*** Opening of Data extracts ***

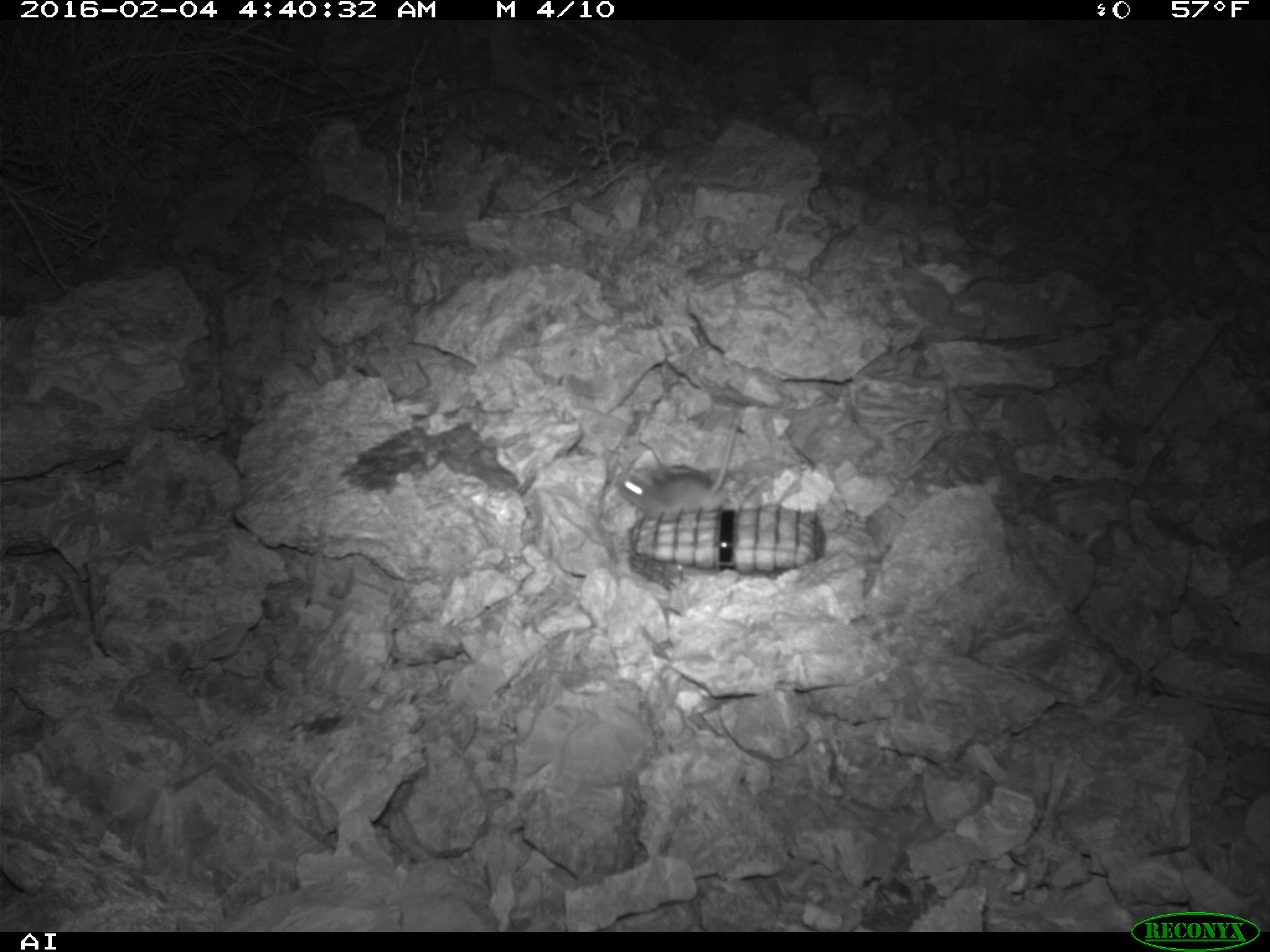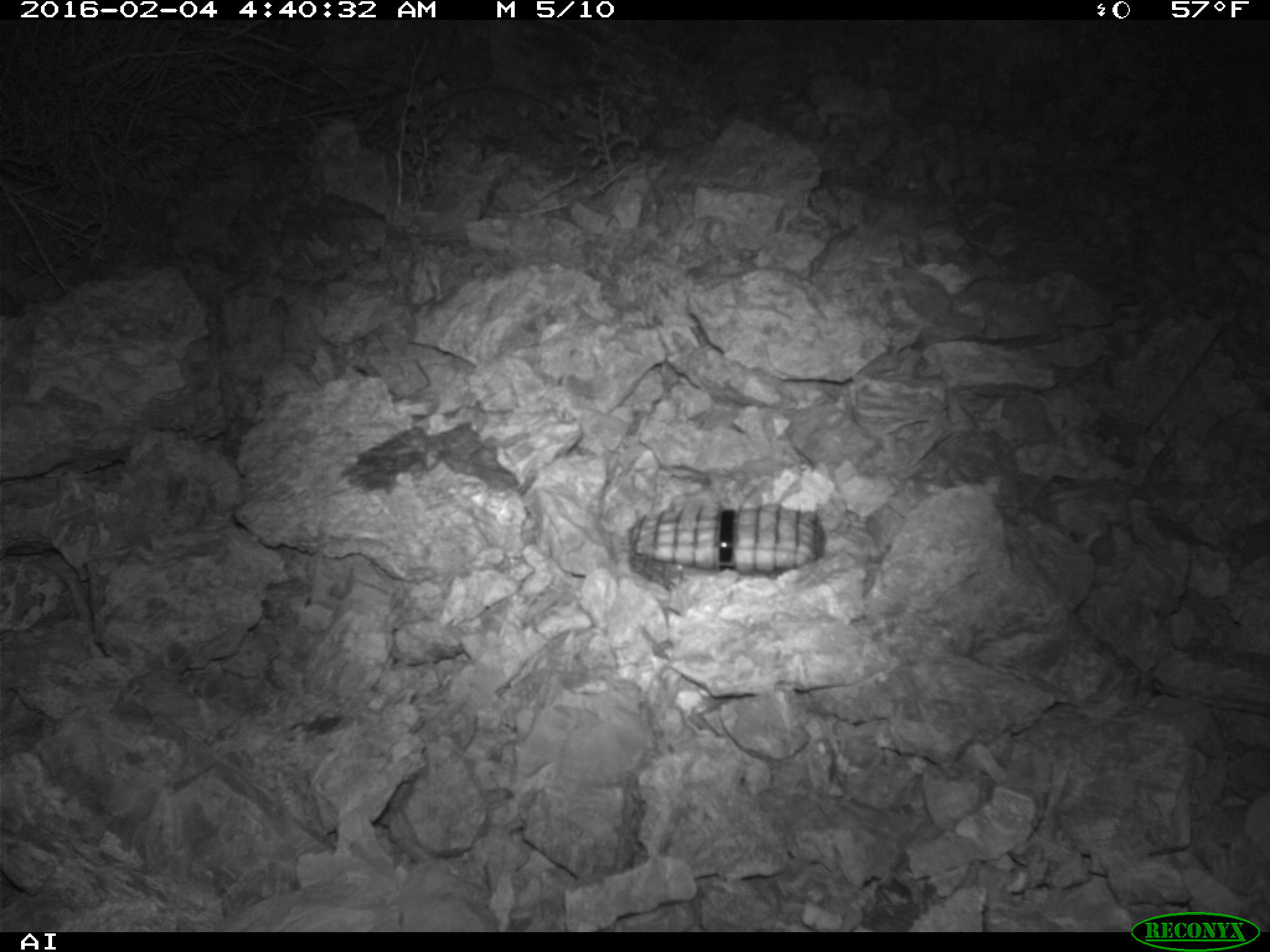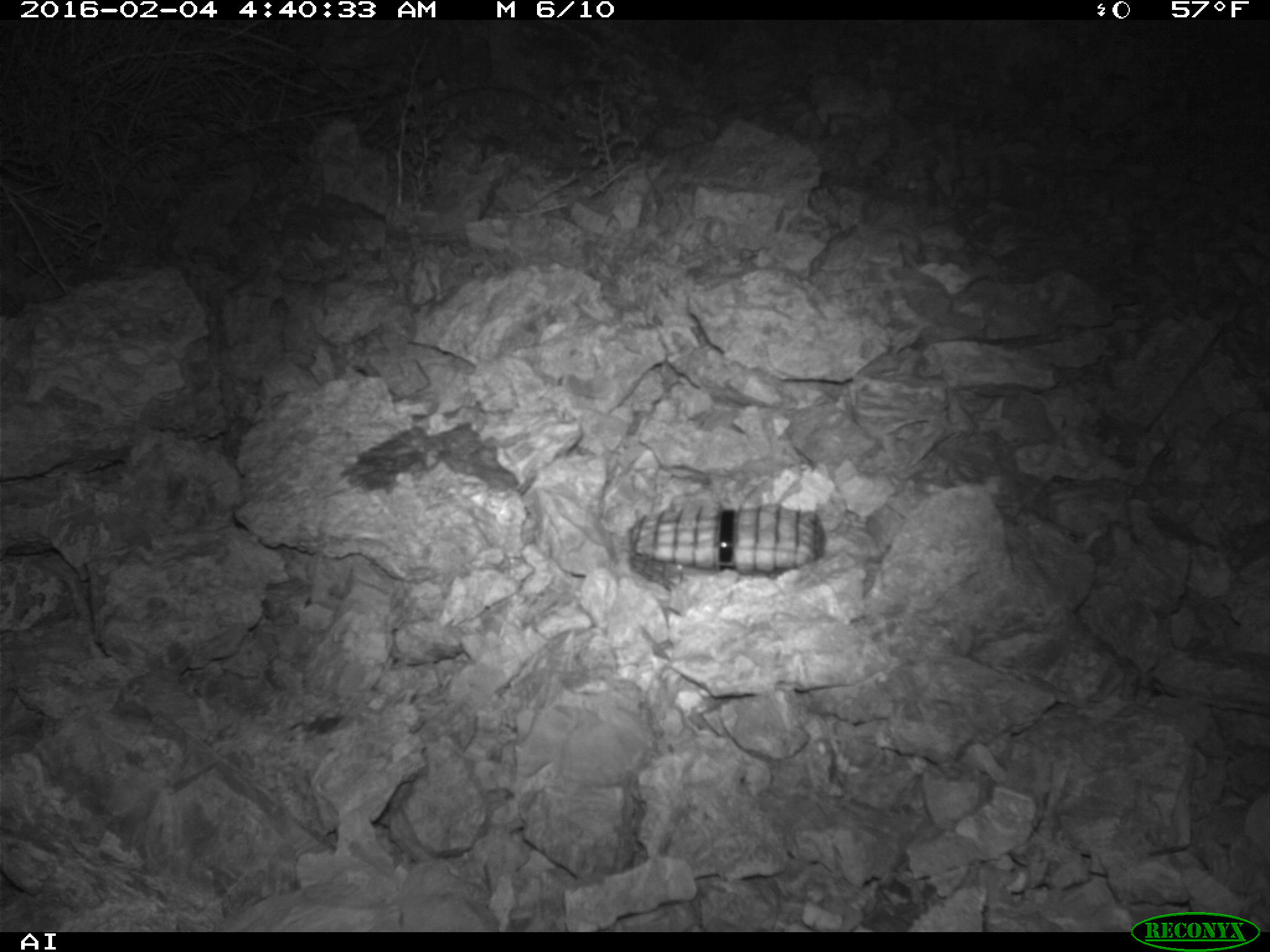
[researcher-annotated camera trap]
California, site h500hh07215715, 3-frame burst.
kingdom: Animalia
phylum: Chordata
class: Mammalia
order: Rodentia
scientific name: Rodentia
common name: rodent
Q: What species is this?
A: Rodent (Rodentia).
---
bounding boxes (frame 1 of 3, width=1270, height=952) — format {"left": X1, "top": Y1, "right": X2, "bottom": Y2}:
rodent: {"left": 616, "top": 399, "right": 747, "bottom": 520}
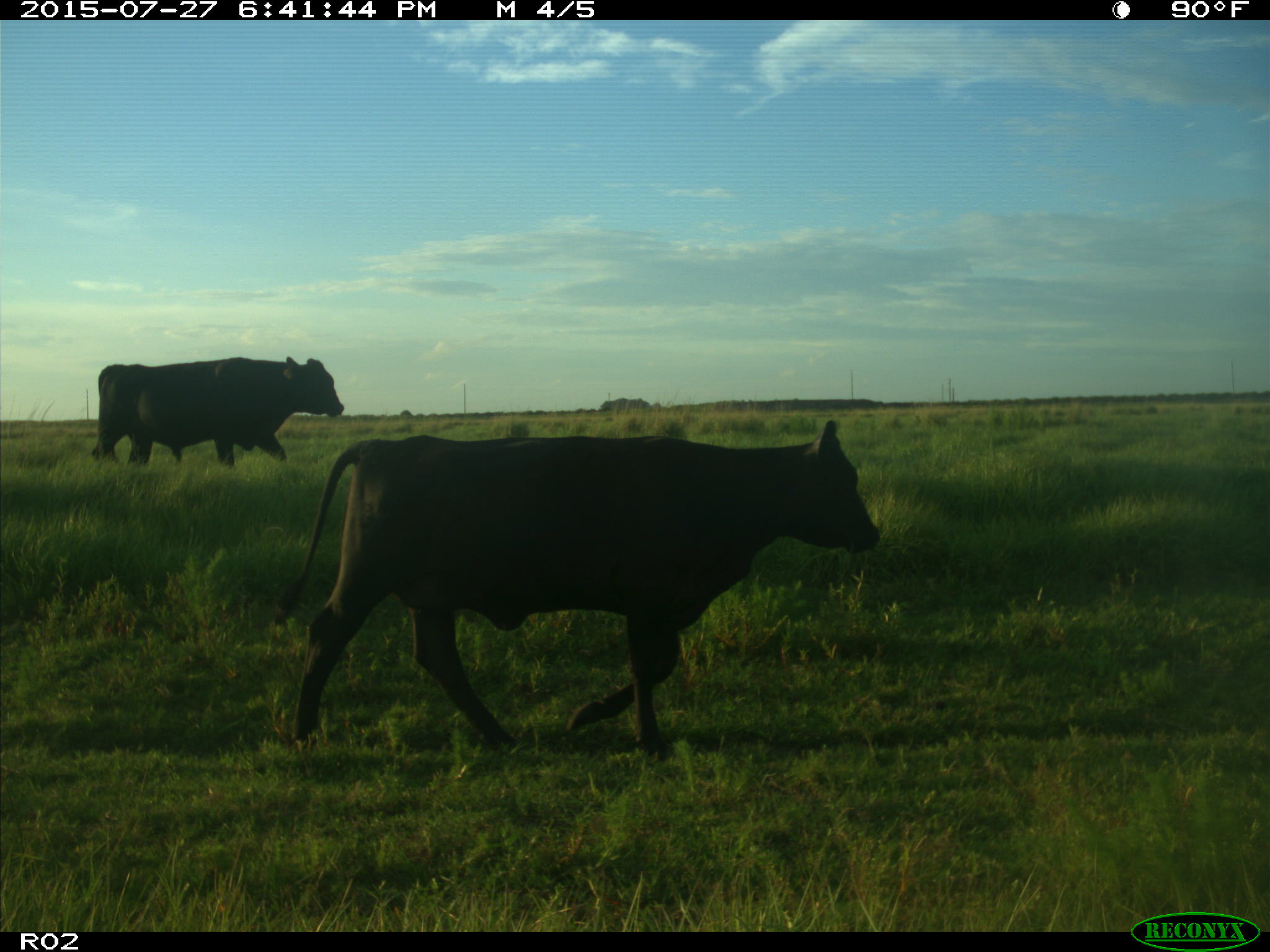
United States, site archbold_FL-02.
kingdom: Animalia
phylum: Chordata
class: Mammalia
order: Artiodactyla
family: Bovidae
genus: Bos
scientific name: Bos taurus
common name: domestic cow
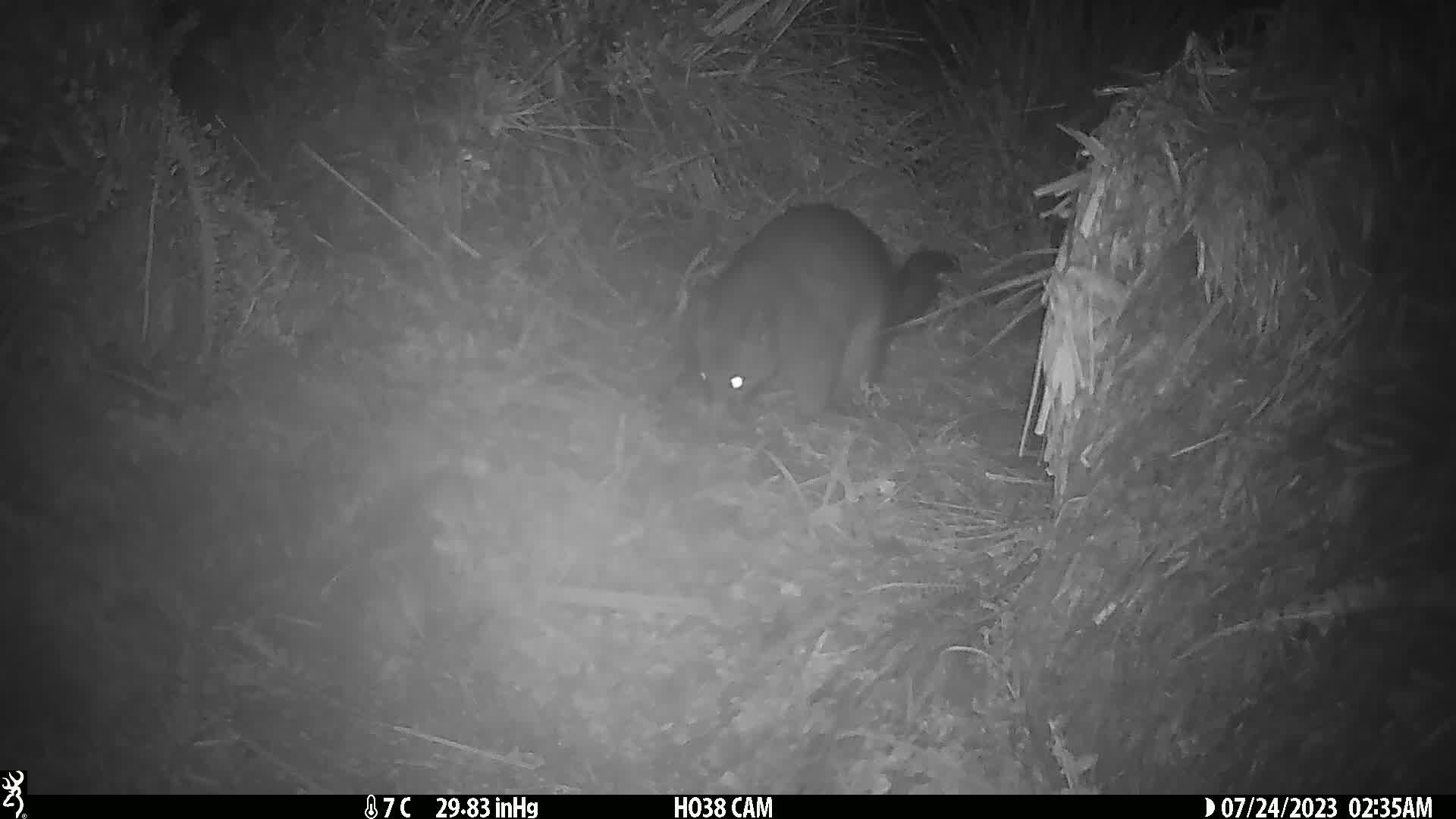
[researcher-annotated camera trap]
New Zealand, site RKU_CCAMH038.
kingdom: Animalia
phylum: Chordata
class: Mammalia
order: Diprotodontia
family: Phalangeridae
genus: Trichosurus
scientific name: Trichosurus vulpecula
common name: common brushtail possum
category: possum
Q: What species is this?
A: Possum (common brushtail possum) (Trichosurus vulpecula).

*** Close of Data extracts ***

__Your goal__:
Starting where a line contains "common name: domestic cow" and finishing at the last line above, set down every line exactly as it reads, with no pictures.

__Task output__:
common name: domestic cow
[researcher-annotated camera trap]
New Zealand, site RKU_CCAMH038.
kingdom: Animalia
phylum: Chordata
class: Mammalia
order: Diprotodontia
family: Phalangeridae
genus: Trichosurus
scientific name: Trichosurus vulpecula
common name: common brushtail possum
category: possum
Q: What species is this?
A: Possum (common brushtail possum) (Trichosurus vulpecula).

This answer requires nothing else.